- Born: 1972 (age 53–54)
- Education: Connecticut College (BA) Northwestern University (MA)
- Occupation: Journalist

= Joshua Green (journalist) =

American journalist (born 1972)

Joshua Green (born 1972) is an American journalist who writes primarily on United States politics. He is currently the senior national correspondent at Bloomberg Businessweek. He is a weekly columnist for The Boston Globe and his work has also appeared in The Atlantic.

==Education==
Green graduated from Connecticut College in 1994 and earned a graduate degree from Northwestern University's Medill School of Journalism in 1998.

==Political journalism==
Green began his journalism career in 1995 as an editor at the satirical weekly The Onion. From 2000 to 2001, he was a staff writer at The American Prospect. He then joined The Washington Monthly, where he worked as an editor from 2001 to 2003. Green has also contributed articles to Slate and The New Yorker.
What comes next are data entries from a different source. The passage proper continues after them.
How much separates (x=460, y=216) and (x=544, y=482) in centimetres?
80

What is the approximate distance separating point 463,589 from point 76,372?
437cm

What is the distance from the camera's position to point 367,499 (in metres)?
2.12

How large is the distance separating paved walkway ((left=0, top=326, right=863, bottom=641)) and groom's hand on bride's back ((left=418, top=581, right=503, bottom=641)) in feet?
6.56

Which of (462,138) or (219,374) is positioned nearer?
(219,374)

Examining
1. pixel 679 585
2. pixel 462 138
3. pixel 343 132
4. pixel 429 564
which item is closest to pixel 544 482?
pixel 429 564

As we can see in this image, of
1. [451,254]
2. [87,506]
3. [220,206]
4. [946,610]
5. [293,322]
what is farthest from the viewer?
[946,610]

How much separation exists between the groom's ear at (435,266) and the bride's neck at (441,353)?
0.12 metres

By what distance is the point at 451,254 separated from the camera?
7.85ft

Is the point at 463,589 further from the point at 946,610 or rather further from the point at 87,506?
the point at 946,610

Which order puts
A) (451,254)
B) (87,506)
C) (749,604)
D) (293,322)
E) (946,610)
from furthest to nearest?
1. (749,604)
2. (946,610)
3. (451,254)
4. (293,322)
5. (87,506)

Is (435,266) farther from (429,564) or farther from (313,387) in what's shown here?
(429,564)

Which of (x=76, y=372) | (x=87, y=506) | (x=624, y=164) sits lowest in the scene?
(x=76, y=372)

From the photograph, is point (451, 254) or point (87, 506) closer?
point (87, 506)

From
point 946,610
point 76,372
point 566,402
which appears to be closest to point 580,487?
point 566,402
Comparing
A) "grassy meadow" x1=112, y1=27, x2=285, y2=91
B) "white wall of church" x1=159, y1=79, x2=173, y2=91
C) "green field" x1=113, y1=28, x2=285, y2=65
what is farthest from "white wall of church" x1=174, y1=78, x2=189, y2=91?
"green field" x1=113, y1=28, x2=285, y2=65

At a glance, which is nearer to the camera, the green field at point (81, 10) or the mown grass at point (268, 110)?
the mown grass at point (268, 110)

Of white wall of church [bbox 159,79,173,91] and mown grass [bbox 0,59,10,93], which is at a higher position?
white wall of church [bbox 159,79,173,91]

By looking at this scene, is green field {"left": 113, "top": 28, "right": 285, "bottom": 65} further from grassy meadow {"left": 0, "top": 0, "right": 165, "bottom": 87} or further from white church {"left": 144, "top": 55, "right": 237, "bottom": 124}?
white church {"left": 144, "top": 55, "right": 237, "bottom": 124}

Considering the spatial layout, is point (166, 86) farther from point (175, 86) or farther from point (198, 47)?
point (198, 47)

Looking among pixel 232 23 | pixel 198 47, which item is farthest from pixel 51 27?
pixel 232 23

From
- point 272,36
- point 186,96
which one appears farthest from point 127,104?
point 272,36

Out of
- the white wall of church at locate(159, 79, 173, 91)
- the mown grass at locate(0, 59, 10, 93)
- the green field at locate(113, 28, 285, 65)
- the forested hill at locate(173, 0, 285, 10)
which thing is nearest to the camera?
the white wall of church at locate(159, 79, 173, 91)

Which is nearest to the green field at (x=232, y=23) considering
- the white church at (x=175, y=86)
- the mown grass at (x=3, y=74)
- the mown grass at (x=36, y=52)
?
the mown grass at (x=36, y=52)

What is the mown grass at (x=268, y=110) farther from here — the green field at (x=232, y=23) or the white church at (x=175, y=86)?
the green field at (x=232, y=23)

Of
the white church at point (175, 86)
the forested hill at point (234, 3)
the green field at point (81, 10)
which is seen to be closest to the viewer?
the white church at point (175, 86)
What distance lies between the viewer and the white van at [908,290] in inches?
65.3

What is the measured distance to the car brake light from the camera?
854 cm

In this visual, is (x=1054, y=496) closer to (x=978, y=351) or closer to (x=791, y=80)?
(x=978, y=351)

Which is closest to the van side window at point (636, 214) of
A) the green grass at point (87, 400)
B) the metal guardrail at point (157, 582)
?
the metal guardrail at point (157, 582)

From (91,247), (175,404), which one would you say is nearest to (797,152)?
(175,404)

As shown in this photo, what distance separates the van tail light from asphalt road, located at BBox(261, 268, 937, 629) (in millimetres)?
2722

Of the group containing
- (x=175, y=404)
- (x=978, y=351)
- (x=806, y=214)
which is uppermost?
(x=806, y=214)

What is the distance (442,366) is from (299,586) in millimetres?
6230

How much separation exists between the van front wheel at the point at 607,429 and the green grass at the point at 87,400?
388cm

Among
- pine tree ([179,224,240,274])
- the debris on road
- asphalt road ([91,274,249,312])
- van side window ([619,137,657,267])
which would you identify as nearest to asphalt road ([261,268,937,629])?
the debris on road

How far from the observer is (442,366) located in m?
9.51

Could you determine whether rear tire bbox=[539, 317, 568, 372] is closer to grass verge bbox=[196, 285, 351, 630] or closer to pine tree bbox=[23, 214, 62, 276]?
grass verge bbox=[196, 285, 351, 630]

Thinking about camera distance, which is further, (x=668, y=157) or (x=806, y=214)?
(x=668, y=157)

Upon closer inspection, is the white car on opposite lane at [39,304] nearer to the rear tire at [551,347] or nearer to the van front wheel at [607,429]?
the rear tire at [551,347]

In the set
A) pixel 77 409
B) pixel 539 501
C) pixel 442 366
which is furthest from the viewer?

Green was with The Atlantic from September 2003 to July 2011. His work from that period has been anthologized in collections ranging from Best American Political Writing 2009 to The Bob Marley Reader. Among his more notable writings for The Atlantic are a November 2006 cover story on Hillary Clinton and a November 2004 story on George W. Bush presidential adviser Karl Rove. Green also wrote an article for The Atlantic in October 2007 exploring the feasibility of the announced presidential campaign of the comedian Stephen Colbert.

In 2007, Politico reported that a negative story written by Green on the Hillary Clinton presidential campaign for GQ magazine was killed after her camp threatened to cut off access to the New York Senator's husband, President Bill Clinton, who was slated to appear on the magazine's December 2007 cover. In September 2008, after Clinton had ended her candidacy, Green wrote an article in The Atlantic detailing the in-fighting within the Clinton campaign. The article was supplemented by memos he had obtained from current and former Clinton staffers and outside consultants to her presidential campaign.

Green's 2017 book, Devil's Bargain, deals with the successful political partnership between Donald Trump and Steve Bannon. His second book, The Rebels, was published in 2024, and followed the rise of left-wing populism in the Democratic Party in the 2010s through the careers of Alexandria Ocasio-Cortez, Bernie Sanders, and Elizabeth Warren.